LANCASTER – Homeowners recovering from last year’s Lake and Bobcat fires have less than a week left to take advantage of a free debris removal program.
Property owners have two options. They can submit a right of entry form by Feb. 1 to opt in to the program, and work will be completed by state-contracted professional crews and coordinated by the county. Commercial and public properties will be considered on a case-by-case basis.
Those who prefer to remove debris using their own resources or who aren’t eligible for the first option can complete an application by Jan. 31 and complete all work by March 15.
Completed applications can be submitted in person or dropped off on weekdays, from 8 a.m. to 4:30 p.m., at the Antelope Valley Office of Building and Safety at 355 A. East Avenue K-6 in Lancaster, but applicants should call 661-524-2390 before delivering forms to the office.

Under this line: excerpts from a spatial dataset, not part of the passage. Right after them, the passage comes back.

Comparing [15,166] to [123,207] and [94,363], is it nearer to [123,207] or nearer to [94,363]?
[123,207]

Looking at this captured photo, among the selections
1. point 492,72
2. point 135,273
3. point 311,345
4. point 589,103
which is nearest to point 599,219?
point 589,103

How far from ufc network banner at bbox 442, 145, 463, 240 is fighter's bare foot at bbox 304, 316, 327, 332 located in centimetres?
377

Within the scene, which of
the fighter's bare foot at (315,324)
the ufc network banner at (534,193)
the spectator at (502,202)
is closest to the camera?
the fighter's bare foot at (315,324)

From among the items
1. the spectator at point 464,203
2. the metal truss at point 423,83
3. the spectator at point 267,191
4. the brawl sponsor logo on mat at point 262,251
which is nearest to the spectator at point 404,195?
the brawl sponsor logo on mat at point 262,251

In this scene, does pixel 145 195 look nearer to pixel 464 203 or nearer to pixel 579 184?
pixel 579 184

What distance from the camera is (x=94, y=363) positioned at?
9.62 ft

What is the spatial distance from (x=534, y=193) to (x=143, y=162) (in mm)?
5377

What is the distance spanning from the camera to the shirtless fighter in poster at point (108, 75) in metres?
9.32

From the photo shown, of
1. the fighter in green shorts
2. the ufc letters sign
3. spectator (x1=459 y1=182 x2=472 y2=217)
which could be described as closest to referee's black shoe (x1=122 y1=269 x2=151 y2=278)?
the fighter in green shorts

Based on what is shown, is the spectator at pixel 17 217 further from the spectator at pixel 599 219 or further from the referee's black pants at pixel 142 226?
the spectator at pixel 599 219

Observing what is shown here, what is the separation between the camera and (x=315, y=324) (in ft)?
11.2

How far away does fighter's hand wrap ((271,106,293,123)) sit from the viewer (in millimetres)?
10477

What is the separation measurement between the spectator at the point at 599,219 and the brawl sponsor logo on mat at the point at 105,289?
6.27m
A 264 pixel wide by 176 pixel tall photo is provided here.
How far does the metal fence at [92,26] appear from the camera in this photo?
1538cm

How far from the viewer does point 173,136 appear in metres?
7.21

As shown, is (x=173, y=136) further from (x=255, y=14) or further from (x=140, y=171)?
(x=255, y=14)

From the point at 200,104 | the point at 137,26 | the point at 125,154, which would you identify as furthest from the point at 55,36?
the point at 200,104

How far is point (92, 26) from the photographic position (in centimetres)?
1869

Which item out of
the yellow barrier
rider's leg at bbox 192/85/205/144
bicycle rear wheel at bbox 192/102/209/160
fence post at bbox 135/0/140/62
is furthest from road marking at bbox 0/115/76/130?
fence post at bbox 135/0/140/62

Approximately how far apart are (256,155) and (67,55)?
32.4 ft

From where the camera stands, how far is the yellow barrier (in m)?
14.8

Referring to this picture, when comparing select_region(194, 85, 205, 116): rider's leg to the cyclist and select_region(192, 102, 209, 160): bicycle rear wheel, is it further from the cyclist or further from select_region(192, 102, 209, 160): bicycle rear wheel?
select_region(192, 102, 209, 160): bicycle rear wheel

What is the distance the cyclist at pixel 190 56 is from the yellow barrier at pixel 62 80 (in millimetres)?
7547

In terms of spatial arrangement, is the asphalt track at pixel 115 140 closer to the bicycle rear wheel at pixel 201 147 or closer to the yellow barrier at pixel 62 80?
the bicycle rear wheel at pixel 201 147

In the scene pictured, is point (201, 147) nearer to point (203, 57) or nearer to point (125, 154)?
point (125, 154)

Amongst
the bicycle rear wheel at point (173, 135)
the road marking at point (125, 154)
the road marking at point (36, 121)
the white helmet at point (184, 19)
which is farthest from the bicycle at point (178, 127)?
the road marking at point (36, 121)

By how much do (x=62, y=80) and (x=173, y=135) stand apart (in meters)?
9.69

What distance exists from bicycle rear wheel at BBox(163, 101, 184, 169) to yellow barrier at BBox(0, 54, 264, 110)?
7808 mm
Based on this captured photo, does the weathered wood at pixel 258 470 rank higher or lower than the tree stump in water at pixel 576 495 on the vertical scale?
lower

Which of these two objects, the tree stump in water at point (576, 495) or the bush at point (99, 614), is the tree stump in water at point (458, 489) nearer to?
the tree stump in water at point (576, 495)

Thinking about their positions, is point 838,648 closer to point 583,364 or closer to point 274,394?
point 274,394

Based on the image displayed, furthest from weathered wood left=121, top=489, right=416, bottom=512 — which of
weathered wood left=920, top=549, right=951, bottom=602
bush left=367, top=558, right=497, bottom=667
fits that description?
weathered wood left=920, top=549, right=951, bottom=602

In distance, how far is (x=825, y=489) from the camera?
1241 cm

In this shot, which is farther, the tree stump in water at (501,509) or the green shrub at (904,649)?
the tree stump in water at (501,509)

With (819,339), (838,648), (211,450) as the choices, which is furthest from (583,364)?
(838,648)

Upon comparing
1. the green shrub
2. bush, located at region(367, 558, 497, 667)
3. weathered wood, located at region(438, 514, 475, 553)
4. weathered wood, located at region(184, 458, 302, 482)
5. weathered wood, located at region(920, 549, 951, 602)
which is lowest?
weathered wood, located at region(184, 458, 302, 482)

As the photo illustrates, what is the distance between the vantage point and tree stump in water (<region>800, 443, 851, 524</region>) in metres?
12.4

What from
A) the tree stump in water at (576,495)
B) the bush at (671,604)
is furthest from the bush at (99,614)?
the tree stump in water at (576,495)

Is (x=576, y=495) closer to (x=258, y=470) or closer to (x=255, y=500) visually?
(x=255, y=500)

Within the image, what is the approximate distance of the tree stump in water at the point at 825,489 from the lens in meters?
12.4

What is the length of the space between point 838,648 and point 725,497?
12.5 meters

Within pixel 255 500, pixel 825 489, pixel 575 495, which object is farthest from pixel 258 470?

Forms may also be mailed to Los Angeles County Public Works, Environmental Programs Division, to the attention of the Bobcat Fire and Lake Fire Debris Removal Team, P.O. Box 1460, Alhambra, CA 91802, or emailed to firstname.lastname@example.org or email@example.com.
More information is available at lacounty.gov/recovery. Residents can also call the LA County Public Works Debris Removal Hotline at 626-979-5370 or send an email to firstname.lastname@example.org or email@example.com for additional help. The county has partnered with the governor’s Office of Emergency Services to provide fire debris removal services at no direct cost to Lake and Bobcat wildfire survivors.
The fires in August and early September devastated the communities of Juniper Hills, Valyermo, and Pearblossom, and the county has been engaged in coordinating federal, state and local assistance programs.
The Lake Fire, which broke out Aug. 12 near Lake Hughes, burned 31,089 acres and destroyed or damaged more than 15 homes and 21 buildings before being 100% contained more than a month later.
The Bobcat Fire erupted in the Angeles National Forest on Sept. 6, blackening about 116,000 acres, destroying 171 structures, including 87 residences and the Nature Center at the Devil’s Punchbowl Natural Area, and threatened the Mt. Wilson Observatory. It damaged another 47 structures, including 28 residences, and took weeks to fully contain.